Clearly the transportation aspect of North Texas is covered, but what about power? What literally fuels North Texas? Texas has its own power grid and is the only state to have an independent grid. Furthermore, the Electric Reliability Council of Texas (ERCOT) is seriously considering expanding the grid. Recently, multiple discoveries of huge natural gas reserves, such as the Barnett shale, have greatly reduced the price of natural gas, and, as a result, electricity prices have plummeted. With the possible implementation of a “carbon tax” or tax on a “carbon footprint”, electricity generated by coal will become extremely expensive and North Texas is poised to take advantage of this. Furthermore, a deregulated electricity market has leveled the playing field for electricity consumers. Compared to the rest of the United States, especially compared to the East and West coasts, North Texans enjoy low electricity rates at approximately $0.0576/kWh for Average Retail Price of Electricity to Ultimate Industrial Customers, compared to a national average of $0.0653/kWh, according to the U.S. Energy Information Administration. It has fallen over the last few years due to our blend. With approximately 80% of the blend coming from natural gas, low natural gas prices have resulted in savings to consumers. Lastly, DFW has great fiber and is a hub of the Fiber Backbone. The city of Richardson, TX, became known as the Telecom Corridor, as it is home to fiber optic trunk lines for AT&T, Verizon, and Sprint that literally run up and down Central Expressway. Furthermore, there are over 40 providers of both lit and dark fiber running into 2323 Bryan Street in downtown Dallas. The connectivity to the backbone reduces latency and only helps to make DFW more competitive.

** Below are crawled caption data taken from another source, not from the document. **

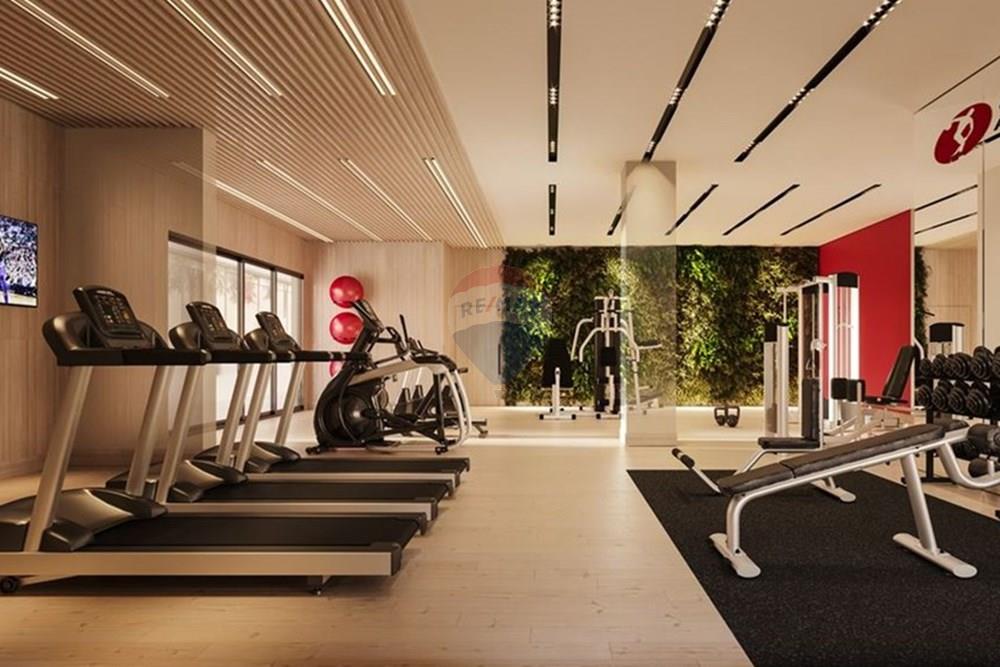 Apartamento - Alugar - Ribeirão Preto , São Paulo - content_72_INT04_FITNESS_PE.jpg - 780071015-454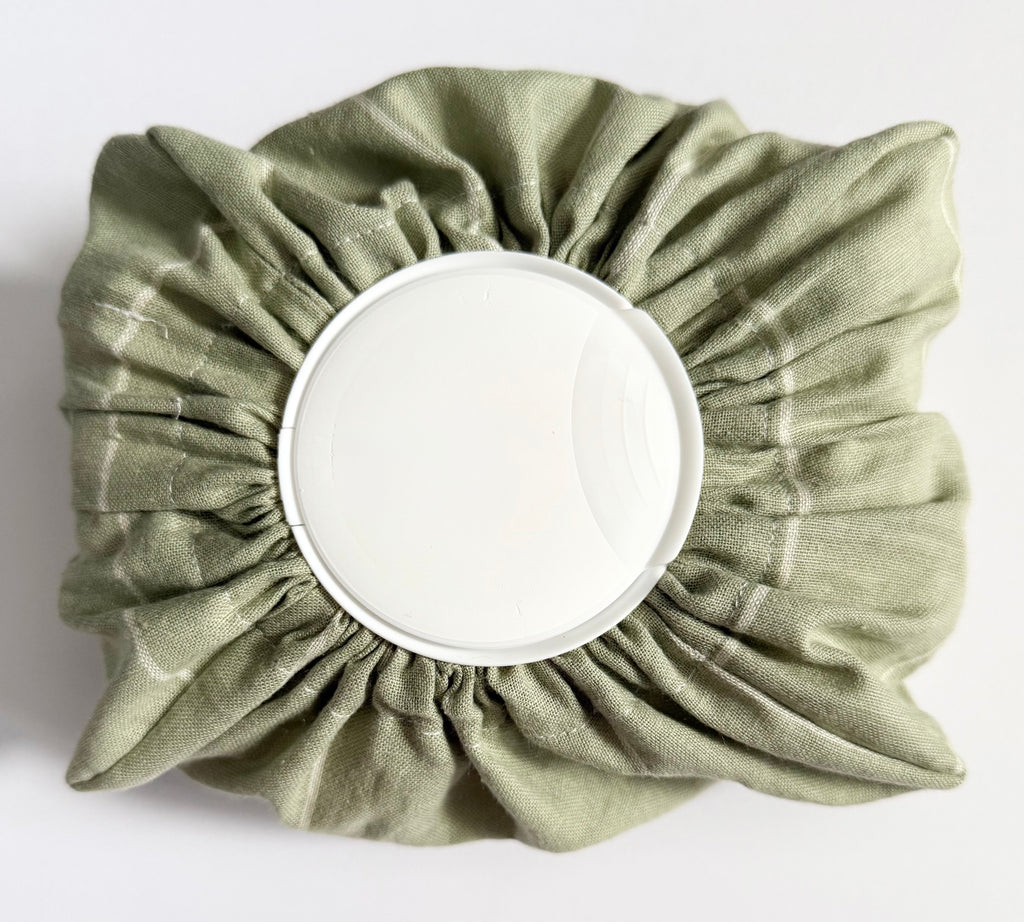 Wipe Cover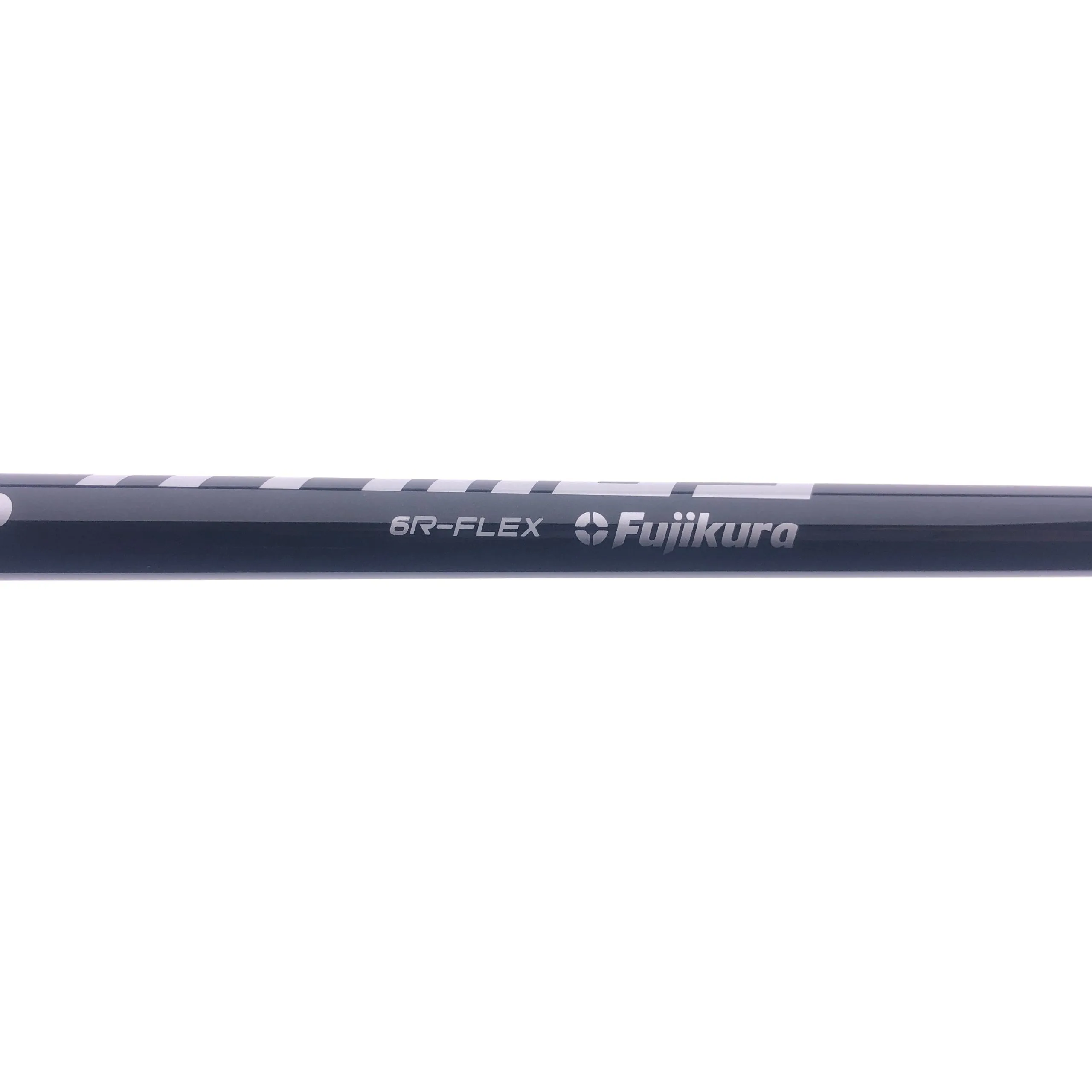 NEW Fujikura Atmos Black 6R Driver Shaft / Regular Flex 6 NEW Fujikura Atmos Black 6R Driver Shaft / Regular Flex - Image 4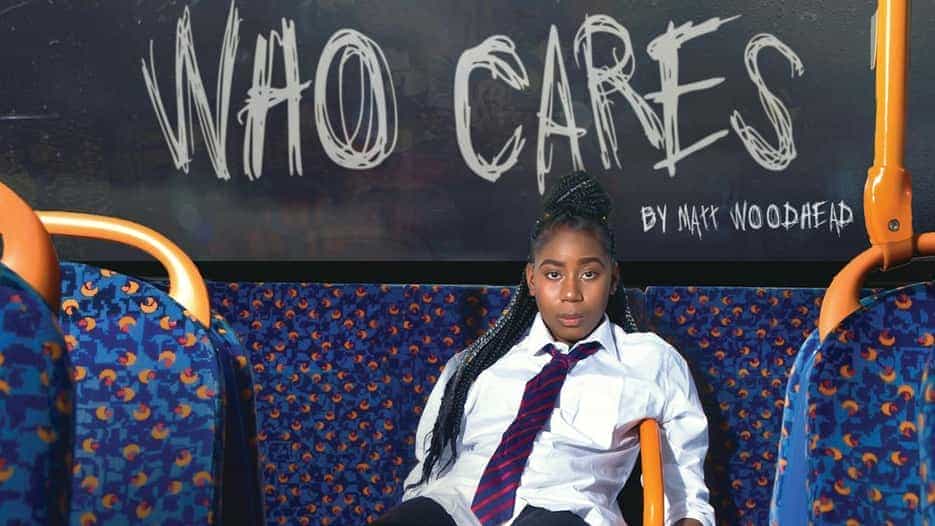 Who Cares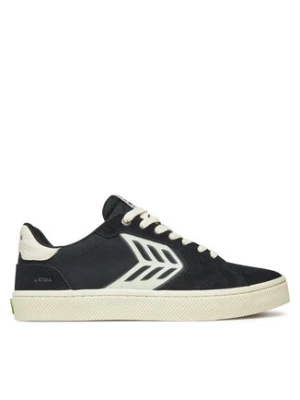 CARIUMA Sneakersy Catiba 482809B06M110 Czarny
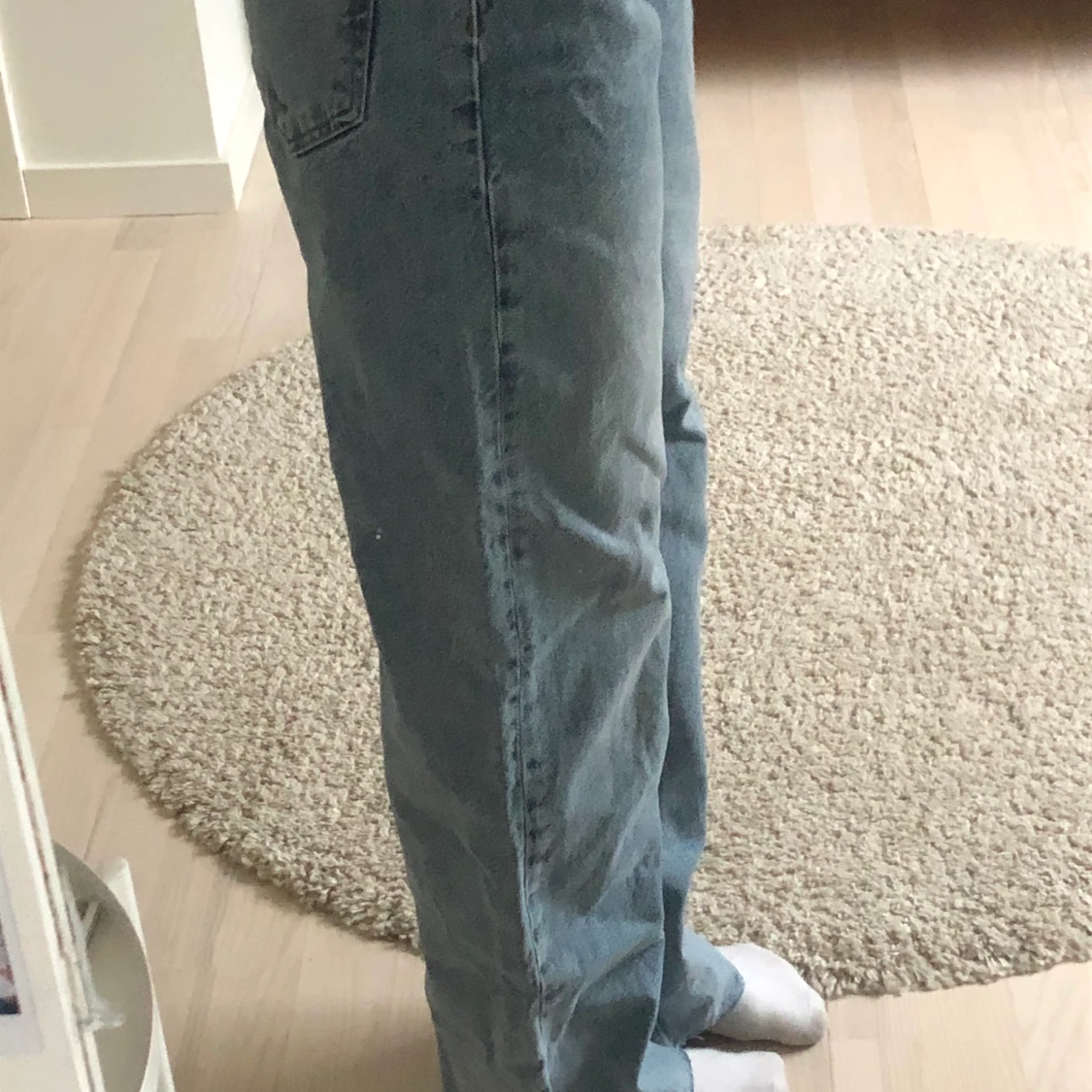 Pull and bear jeans - 90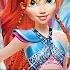 Winx Club Reboot Forever Winx MELONIO Remix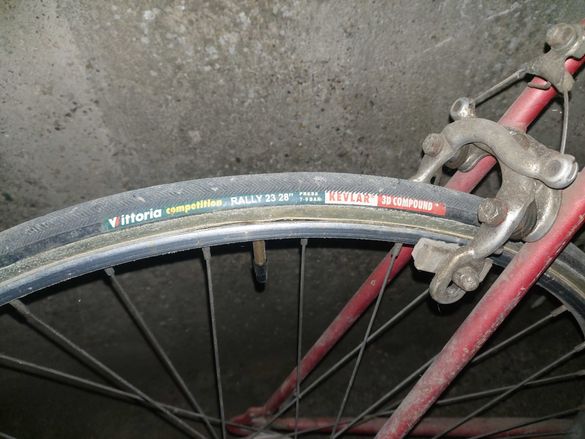 Ретро колело Gimondi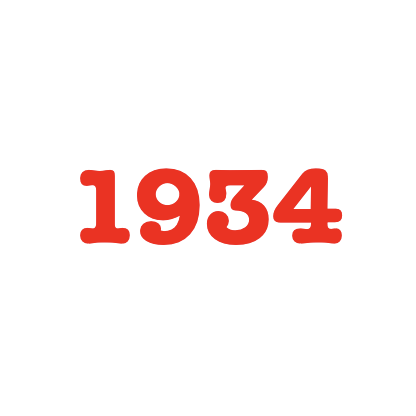 NNNN 1934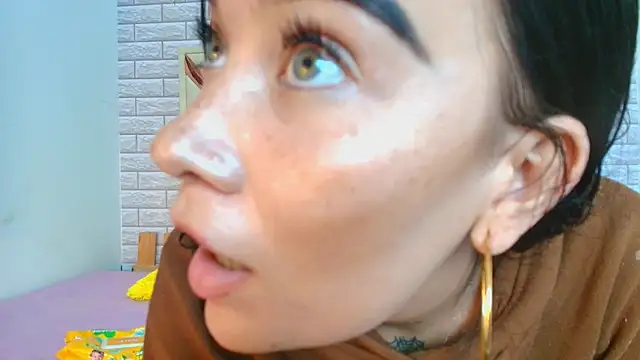 Meggan Rosse01 online show from July 2026 03:36:01 AM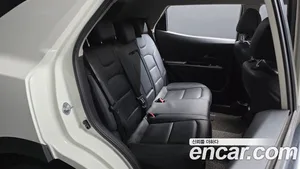 KGM Korando, 2021 — миниатюра 17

Geoforce: A DFW Success Story
It is one thing for us to tell you all the great things about North Texas, but it is another thing to have a testimony. Geoforce, one of the fastest growing companies in DFW, a winner of the “Fast Tech” and “Dallas 100” awards, is a client of ours that chose, out of anywhere in the United States, to found the company in DFW. In an interview with Vince Hsieh, CFO, he said, “Almost our entire management team (including our CEO, CFO, VP of Sales) relocated to the area from another state.” The main reasons were, “Our people are our most valuable asset, and the high quality of life, family friendly neighborhoods, and maybe most importantly, affordable cost of living, made it easy to attract talent. Tax policy matters – and things like no personal income tax, cities like Coppell that are willing to work with us on tax abatements, etc. made it easy financially to be here. Central location with a major airport like DFW makes it easy to get to our customers spread throughout the country and the world. A pro-business climate with lots of other technology and/or start-ups in the immediate vicinity makes for a great environment to do what we do. We are 100% oilfield-focused, so being in a state like Texas helps tremendously.”
The pro-business climate and low cost of living, coupled with the geography and in-place infrastructure has helped cement DFW as a destination for companies and employees to move. Everywhere you look, there are out-of-state license plates on our roads. North Texas is alive and well.